- [Task to carry out]: Starting with the line that contains "The imaging system", reproduce each line through the end of the listing below, with no other output.

[Items listed in a dataset]
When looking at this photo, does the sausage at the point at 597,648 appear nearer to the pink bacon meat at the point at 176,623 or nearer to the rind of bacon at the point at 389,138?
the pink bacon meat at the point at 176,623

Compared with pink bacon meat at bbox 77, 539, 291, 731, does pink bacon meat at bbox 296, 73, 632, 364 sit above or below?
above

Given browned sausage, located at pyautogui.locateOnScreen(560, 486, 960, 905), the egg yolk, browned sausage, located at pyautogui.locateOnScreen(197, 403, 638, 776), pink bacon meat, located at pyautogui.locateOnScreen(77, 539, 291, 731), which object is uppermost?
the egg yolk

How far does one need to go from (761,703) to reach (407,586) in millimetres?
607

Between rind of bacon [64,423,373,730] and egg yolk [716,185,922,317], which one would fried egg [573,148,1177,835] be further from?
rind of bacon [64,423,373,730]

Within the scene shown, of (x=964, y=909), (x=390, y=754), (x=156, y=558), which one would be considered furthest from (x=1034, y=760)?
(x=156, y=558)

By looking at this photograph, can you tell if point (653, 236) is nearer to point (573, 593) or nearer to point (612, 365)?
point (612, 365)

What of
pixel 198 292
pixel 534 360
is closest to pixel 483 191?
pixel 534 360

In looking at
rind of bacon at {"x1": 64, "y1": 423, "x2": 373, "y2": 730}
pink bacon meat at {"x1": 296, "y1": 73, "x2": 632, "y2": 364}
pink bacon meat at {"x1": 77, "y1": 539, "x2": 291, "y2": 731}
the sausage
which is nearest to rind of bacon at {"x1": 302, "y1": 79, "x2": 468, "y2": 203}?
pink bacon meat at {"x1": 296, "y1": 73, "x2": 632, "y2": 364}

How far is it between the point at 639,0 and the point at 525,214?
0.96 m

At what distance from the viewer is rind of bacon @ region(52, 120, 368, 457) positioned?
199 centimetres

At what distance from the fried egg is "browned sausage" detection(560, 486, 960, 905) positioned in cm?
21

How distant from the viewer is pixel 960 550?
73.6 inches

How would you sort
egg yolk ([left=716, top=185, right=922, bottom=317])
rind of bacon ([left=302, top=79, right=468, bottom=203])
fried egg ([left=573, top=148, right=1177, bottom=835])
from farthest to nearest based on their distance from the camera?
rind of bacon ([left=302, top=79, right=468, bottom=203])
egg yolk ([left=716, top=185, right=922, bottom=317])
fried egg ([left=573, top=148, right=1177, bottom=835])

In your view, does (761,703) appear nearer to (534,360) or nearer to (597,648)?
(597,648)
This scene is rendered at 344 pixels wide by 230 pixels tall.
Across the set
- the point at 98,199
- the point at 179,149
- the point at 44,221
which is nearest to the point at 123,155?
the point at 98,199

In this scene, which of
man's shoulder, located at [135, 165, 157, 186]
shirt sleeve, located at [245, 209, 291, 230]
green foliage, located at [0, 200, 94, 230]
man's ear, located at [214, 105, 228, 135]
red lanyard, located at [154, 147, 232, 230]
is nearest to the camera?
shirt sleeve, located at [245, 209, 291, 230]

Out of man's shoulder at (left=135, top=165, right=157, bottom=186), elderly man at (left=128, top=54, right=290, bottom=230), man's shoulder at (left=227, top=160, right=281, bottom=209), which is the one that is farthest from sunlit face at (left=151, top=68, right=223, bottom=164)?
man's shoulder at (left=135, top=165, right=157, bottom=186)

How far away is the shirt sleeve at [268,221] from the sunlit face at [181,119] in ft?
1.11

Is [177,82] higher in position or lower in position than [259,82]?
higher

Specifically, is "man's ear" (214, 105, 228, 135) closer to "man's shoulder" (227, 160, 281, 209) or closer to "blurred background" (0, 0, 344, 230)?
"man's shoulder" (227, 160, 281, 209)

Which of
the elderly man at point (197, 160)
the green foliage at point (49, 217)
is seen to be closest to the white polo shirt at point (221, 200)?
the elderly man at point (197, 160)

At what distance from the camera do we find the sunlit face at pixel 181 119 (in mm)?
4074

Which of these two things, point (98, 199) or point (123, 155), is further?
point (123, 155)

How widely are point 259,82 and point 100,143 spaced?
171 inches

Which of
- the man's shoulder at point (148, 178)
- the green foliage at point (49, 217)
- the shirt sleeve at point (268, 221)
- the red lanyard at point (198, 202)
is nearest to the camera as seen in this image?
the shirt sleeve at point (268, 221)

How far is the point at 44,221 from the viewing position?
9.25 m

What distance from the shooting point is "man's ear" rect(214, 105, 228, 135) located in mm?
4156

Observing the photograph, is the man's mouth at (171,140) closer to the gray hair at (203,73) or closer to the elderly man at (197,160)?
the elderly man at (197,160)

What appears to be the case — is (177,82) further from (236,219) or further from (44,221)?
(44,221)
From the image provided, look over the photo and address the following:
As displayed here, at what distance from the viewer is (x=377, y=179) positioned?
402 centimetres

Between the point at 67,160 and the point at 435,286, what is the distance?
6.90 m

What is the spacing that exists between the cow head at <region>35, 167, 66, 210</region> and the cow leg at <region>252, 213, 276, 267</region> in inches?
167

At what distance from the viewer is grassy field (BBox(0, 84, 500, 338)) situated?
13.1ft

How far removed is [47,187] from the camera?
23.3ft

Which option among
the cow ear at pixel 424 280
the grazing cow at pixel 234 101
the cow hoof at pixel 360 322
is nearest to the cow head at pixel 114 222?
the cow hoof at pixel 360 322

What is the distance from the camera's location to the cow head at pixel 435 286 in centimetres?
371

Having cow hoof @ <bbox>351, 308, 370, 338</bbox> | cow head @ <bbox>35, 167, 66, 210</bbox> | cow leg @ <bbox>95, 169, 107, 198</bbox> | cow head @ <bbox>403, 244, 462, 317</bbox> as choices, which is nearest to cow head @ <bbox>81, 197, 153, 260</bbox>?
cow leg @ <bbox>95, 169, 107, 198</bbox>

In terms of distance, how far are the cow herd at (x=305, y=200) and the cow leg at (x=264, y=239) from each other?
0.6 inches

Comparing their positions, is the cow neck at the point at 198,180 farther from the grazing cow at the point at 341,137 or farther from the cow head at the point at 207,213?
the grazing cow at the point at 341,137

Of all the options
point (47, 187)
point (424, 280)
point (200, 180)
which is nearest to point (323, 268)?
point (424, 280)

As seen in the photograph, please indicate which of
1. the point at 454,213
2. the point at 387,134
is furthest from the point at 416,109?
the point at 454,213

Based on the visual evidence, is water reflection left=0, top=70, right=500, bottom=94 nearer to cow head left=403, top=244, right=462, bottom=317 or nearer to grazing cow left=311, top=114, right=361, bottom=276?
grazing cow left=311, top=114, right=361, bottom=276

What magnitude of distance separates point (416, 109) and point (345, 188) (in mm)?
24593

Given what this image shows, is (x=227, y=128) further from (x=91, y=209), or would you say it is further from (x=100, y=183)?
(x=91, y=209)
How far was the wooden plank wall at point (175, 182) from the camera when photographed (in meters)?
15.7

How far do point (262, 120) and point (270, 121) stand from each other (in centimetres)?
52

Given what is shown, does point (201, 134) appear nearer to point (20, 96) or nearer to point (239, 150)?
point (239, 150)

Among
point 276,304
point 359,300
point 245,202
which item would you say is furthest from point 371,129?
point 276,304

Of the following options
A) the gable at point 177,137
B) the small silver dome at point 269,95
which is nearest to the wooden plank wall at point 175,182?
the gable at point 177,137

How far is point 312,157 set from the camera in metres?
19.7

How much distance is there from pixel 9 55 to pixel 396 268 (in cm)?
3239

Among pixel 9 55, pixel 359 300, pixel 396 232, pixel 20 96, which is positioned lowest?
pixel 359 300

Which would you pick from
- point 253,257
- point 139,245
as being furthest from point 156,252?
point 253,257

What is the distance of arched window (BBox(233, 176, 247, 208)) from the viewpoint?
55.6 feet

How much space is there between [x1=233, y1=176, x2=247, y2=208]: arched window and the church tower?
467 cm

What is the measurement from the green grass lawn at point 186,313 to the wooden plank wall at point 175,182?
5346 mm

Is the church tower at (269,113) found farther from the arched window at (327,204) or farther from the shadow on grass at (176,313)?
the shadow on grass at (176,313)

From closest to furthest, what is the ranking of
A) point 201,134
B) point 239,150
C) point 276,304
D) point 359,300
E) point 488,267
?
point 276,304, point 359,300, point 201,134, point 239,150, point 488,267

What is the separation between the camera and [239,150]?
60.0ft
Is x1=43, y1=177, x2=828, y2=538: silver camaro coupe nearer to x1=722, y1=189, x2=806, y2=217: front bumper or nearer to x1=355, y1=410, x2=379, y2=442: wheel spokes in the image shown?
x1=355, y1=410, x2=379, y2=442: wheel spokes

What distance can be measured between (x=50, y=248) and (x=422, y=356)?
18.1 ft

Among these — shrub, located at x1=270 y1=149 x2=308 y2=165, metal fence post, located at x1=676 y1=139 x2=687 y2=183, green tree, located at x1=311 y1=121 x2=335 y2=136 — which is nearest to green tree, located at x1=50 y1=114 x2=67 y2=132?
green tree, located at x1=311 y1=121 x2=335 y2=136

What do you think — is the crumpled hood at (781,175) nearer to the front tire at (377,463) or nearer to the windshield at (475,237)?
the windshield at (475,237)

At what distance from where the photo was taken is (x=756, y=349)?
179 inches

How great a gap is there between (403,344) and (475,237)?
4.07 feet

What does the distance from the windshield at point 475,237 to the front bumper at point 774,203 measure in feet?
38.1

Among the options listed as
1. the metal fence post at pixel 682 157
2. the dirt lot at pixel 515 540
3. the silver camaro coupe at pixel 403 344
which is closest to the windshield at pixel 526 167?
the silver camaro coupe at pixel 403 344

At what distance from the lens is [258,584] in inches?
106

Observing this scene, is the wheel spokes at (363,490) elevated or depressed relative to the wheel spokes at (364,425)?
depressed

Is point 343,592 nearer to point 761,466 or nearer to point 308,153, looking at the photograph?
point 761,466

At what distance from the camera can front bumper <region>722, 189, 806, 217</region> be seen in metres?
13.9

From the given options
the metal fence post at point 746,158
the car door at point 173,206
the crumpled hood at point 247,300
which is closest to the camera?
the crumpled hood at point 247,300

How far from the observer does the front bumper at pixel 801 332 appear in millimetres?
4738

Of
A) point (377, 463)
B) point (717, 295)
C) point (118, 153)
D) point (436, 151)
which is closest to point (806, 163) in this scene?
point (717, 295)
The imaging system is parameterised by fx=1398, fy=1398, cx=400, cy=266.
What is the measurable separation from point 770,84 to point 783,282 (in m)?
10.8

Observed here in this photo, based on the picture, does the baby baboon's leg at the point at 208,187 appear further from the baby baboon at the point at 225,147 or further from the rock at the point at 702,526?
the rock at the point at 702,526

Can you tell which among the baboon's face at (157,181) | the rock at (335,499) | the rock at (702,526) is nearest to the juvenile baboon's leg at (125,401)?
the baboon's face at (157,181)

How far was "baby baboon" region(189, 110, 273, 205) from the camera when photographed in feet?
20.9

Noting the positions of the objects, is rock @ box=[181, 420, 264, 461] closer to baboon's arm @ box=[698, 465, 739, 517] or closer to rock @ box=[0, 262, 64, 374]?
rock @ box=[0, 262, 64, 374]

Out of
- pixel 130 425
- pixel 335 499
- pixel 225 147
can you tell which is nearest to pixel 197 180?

- [Complete response]:
The imaging system is parameterised by fx=1398, fy=1398, cx=400, cy=266.
What is the measurable separation from point 770,84 to point 783,282 (in m)?
10.8

Observed here in this photo, based on the picture, does the baby baboon's leg at the point at 208,187 appear further from the baby baboon at the point at 225,147 or further from the rock at the point at 702,526?
the rock at the point at 702,526

Can you tell which among the baboon's face at (157,181) | the rock at (335,499) | the rock at (702,526) is nearest to the juvenile baboon's leg at (125,401)?
the baboon's face at (157,181)

How far was "baby baboon" region(189, 110, 273, 205) from the camera when photographed in feet?
20.9

Noting the positions of the objects, is rock @ box=[181, 420, 264, 461] closer to baboon's arm @ box=[698, 465, 739, 517] or closer to rock @ box=[0, 262, 64, 374]?
rock @ box=[0, 262, 64, 374]

Out of
- pixel 130 425
- pixel 335 499
- pixel 225 147
can you tell which is nearest to pixel 197 180?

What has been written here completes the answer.